Looking past the fact that I just threw this together using Gimp and Powerpoint, there are a number of product requirements here:
  1. The act of clicking on a link that navigates away from the current page should result in immediate unequivocal feedback irrespective of page design, the speed of the network, remote server, etc. (More on 'immediate' in moment.)
  2. Information from the anchor URL and title in the followed link should be used to provide feedback about what page is being loaded.
  3. Navigation away from a page is immediate and so all other links on the page should be disabled.
  4. The user should be provided with a simple means to cancel the page load operation and go back to the prior page.
  5. Because sometimes networks will be networks, a means to cancel a slow request and restart it should be provided. 
Arguably the browser already covers off on points 1, 2, 4 and 5.  Therefore, I am only arguing for a change in how this information is presented.

In practice, this might work as follows:
  • The user clicks a link to navigate away from the current page.
  • An interstitial loading page is inserted into the tab comprised of:
    • a background image created from a screenshot of the page being unloaded, with a Gaussian filter applied, is used to indicate that links cannot be followed during page-load. (I chose a Gaussian filter because, hey, why not?);
    • an animated throbber echoes that in the tab bar;
    • the title of the page being loaded (from the anchor element) allows the user to intervene early in the case where the wrong link is clicked;
    • the domain name of the server being contacted is prominent and may assist the user in an early bail-out;
    • a button that provides the user with a means to go back to the prior page; and,
    • a button that allows the user to reload the page.
  • Immediately on receipt of the head element for the new page, the link title is updated in the interstitial and tab bar (so you know you're being rickrolled, just before you really are).
  • The interstitial page is removed and replaced with the new page contents as soon as enough content has been retrieved from the network.  They key requirement here is to avoid replacing the interstitial with a blank page during slow loads.  I'm aware of how hard this may be to implement, what with CSS + JS but see no harm in asking.
In order to cater for fast page loads, the creation of the interstitial might be staggered. On navigation to a new page:
  • Links on the existing page are immediately disabled.
  • The interstitial is immediately created containing a blurred copy of the prior page but with the other interstitial UI elements hidden.
  • Some time later - say 500ms - the throbber, text and button elements are made visible in the interstitial.
Whatever the new UI does, it should not degrade the user experience of fast loads, that is.
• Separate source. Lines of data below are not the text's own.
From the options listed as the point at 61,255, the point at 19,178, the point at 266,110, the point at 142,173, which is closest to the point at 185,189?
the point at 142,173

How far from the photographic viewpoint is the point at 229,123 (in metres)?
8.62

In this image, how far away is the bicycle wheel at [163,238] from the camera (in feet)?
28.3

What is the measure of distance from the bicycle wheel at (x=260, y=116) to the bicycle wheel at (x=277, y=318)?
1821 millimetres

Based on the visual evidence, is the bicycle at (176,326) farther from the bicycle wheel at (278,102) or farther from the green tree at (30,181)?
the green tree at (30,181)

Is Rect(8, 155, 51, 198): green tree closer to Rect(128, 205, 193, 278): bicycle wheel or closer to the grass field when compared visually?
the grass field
At this point, my imagination is galloping off - timing of the creation of the interstitial might be varied depending on whether a connection to the host is already open, or whether the link is to the same domain as the page being unloaded. I use a range of apps such as JIRA where one page looks very much like another. In this case, the bluring and redrawing of near identical pages during navigation might be distracting. Again, timing is key. Animation may be useful. I should stop - my point is that immediate might mean in the blink of an eye.  In summary, I think that this idea will be useless if the timing of the presentation of the interstitial is wrong.
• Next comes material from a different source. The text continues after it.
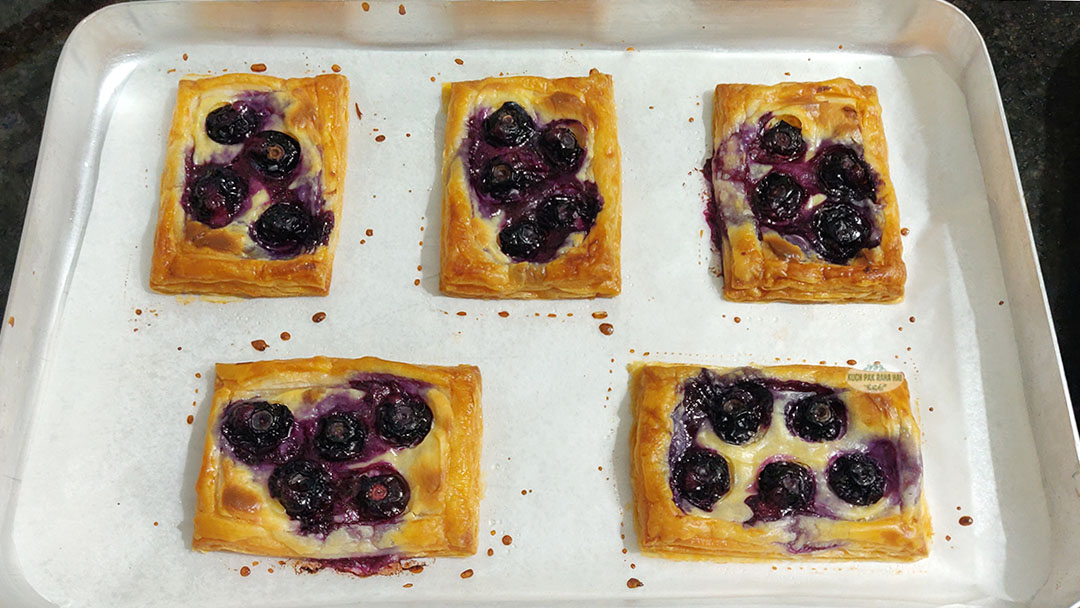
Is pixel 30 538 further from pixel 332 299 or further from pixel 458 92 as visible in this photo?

HTTP GET requests require no further discussion. Since POST requests are not idempotent, they must work as they currently do, that is, if the user retries a request, they must be warned that information will be submitted twice.

For the avoidance of doubt, I believe this might work for normal links but not for JavaScript.

Summary

In the world of mobile apps, it is common to provide a modal 'spinner' that is displayed in response to a user action to signify that the app is busy, for example whilst waiting for an operation like a network request to complete.  This idea expands upon this.

Utilising the whole of the browser window in order to provide feedback during slow page loads may provide an improved user experience and possibly even lead to modest improvements in load time outcomes.  I reason that the idea is equally applicable to mobile as it is for desktop browsers.